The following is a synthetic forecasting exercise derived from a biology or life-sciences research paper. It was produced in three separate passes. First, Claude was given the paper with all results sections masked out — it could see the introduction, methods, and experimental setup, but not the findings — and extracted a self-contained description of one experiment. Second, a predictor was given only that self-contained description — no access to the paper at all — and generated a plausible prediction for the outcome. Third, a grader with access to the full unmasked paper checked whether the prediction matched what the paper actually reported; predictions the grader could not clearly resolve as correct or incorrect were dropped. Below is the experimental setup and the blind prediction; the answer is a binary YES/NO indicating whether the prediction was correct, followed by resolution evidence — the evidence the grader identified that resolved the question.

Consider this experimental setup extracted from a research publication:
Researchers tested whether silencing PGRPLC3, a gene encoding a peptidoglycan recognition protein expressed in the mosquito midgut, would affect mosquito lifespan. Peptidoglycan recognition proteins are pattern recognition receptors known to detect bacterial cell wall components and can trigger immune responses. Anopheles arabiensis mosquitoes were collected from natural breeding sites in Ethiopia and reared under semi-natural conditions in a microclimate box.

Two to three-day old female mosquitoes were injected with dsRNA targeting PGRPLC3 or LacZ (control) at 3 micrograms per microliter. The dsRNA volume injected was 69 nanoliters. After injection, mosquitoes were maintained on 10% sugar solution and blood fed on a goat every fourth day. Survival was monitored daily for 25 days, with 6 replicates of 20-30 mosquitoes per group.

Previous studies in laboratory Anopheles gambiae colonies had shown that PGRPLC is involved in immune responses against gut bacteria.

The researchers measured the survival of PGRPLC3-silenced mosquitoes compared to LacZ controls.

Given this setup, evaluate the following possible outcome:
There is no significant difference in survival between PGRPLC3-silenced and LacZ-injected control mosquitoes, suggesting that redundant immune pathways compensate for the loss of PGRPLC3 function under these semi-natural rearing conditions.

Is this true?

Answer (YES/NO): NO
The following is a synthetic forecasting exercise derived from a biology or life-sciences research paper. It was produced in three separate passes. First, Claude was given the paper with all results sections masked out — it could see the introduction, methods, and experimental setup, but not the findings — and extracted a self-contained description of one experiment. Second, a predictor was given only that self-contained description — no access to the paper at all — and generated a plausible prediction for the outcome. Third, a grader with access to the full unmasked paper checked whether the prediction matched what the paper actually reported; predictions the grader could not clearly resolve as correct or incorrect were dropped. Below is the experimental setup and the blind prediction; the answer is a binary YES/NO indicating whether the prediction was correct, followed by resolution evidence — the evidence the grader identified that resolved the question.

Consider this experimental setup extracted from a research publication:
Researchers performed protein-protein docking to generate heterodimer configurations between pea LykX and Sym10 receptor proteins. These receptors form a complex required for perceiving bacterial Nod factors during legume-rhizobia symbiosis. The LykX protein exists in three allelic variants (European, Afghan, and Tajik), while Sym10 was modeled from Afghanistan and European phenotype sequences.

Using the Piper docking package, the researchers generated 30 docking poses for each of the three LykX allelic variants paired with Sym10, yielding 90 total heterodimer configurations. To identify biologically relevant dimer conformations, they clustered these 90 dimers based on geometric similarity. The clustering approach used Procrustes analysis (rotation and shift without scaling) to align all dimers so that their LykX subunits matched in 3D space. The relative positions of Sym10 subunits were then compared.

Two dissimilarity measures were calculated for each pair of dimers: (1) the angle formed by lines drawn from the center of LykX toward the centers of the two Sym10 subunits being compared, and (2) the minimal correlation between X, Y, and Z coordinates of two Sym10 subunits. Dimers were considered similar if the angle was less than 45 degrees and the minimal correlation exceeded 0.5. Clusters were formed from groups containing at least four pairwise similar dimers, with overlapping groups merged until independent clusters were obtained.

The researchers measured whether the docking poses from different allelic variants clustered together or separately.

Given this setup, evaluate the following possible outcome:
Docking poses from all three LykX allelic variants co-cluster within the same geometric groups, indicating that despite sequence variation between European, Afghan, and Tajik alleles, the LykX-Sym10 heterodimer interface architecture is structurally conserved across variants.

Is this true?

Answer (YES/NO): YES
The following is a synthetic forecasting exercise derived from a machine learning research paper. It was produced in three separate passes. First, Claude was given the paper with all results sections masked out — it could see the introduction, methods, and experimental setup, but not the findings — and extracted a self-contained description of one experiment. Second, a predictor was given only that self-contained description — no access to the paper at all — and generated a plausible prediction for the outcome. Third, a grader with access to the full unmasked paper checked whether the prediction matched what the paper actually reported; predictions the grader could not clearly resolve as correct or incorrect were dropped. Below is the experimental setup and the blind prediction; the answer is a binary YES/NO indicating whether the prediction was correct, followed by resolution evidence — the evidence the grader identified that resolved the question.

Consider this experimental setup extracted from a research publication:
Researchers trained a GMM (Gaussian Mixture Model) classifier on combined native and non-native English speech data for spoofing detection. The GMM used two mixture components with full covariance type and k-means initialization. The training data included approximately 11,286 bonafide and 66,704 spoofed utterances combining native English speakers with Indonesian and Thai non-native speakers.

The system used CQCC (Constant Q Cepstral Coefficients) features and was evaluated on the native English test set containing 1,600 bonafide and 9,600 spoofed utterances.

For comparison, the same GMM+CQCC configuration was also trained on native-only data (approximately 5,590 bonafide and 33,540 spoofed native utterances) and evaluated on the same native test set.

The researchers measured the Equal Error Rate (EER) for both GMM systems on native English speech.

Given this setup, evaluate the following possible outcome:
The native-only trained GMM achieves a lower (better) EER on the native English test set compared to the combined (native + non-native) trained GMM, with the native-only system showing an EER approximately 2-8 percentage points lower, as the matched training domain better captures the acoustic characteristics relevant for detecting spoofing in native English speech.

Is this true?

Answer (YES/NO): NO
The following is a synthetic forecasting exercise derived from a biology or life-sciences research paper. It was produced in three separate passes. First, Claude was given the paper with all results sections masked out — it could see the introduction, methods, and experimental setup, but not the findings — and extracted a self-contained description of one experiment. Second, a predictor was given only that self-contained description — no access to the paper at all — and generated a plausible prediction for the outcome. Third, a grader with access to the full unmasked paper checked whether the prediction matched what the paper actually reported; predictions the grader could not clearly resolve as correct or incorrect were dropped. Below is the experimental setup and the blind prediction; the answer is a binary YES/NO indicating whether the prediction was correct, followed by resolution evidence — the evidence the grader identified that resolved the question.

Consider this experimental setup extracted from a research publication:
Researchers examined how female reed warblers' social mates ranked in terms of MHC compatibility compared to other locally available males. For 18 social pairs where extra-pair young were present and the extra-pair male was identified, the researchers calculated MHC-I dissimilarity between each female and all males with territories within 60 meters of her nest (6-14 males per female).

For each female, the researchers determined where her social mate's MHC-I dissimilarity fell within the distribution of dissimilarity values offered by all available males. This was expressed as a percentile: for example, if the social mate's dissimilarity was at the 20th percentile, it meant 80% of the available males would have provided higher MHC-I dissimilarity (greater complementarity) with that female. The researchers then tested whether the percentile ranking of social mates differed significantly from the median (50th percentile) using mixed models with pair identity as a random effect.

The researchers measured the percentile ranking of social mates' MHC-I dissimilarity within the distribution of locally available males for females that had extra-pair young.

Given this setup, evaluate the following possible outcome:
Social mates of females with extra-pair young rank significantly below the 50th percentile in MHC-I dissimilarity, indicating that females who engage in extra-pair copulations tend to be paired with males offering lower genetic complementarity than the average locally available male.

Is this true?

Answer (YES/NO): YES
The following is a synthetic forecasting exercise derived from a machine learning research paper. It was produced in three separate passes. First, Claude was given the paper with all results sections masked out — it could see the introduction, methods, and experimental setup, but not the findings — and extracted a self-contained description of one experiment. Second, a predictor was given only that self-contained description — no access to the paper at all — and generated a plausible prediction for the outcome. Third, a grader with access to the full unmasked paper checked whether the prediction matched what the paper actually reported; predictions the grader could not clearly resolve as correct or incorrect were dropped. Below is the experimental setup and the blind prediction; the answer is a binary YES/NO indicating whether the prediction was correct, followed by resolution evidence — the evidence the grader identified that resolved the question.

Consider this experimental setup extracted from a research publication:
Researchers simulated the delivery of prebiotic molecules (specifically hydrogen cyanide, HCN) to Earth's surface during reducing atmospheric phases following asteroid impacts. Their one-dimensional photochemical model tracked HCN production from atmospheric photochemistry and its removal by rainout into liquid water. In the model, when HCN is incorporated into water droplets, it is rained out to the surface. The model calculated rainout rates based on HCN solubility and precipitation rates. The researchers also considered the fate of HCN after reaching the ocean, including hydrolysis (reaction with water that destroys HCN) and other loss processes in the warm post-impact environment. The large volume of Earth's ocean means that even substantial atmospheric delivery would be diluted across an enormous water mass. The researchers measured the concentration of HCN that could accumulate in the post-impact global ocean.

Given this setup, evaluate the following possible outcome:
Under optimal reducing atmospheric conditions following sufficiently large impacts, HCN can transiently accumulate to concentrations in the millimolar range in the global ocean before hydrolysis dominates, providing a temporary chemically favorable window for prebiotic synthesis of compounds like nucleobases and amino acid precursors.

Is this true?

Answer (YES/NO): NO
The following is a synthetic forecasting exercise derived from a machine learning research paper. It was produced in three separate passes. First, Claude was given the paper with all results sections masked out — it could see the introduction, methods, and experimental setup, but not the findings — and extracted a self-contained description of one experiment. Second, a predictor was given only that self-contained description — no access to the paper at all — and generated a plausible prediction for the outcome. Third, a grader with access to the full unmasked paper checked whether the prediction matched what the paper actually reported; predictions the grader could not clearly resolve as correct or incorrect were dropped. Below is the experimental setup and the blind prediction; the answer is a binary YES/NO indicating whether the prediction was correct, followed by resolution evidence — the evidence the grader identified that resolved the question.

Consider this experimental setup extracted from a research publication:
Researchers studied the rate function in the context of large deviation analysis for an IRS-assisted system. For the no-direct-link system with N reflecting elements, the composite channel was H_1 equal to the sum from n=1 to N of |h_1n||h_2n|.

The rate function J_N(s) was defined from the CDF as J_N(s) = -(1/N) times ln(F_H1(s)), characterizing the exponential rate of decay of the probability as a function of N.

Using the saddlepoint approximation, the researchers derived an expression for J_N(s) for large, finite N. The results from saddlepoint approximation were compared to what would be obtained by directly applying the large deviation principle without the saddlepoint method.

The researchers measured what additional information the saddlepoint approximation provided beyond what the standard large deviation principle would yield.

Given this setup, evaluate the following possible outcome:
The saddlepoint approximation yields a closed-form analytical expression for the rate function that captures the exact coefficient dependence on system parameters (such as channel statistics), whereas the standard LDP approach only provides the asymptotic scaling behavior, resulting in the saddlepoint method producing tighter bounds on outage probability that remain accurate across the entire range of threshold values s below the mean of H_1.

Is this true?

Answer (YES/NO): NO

■ Assignment
Looking at the data above, show all lines where the word "receptors" occurs.

■ Exercise response
Researchers tested whether silencing PGRPLC3, a gene encoding a peptidoglycan recognition protein expressed in the mosquito midgut, would affect mosquito lifespan. Peptidoglycan recognition proteins are pattern recognition receptors known to detect bacterial cell wall components and can trigger immune responses. Anopheles arabiensis mosquitoes were collected from natural breeding sites in Ethiopia and reared under semi-natural conditions in a microclimate box.
Researchers performed protein-protein docking to generate heterodimer configurations between pea LykX and Sym10 receptor proteins. These receptors form a complex required for perceiving bacterial Nod factors during legume-rhizobia symbiosis. The LykX protein exists in three allelic variants (European, Afghan, and Tajik), while Sym10 was modeled from Afghanistan and European phenotype sequences.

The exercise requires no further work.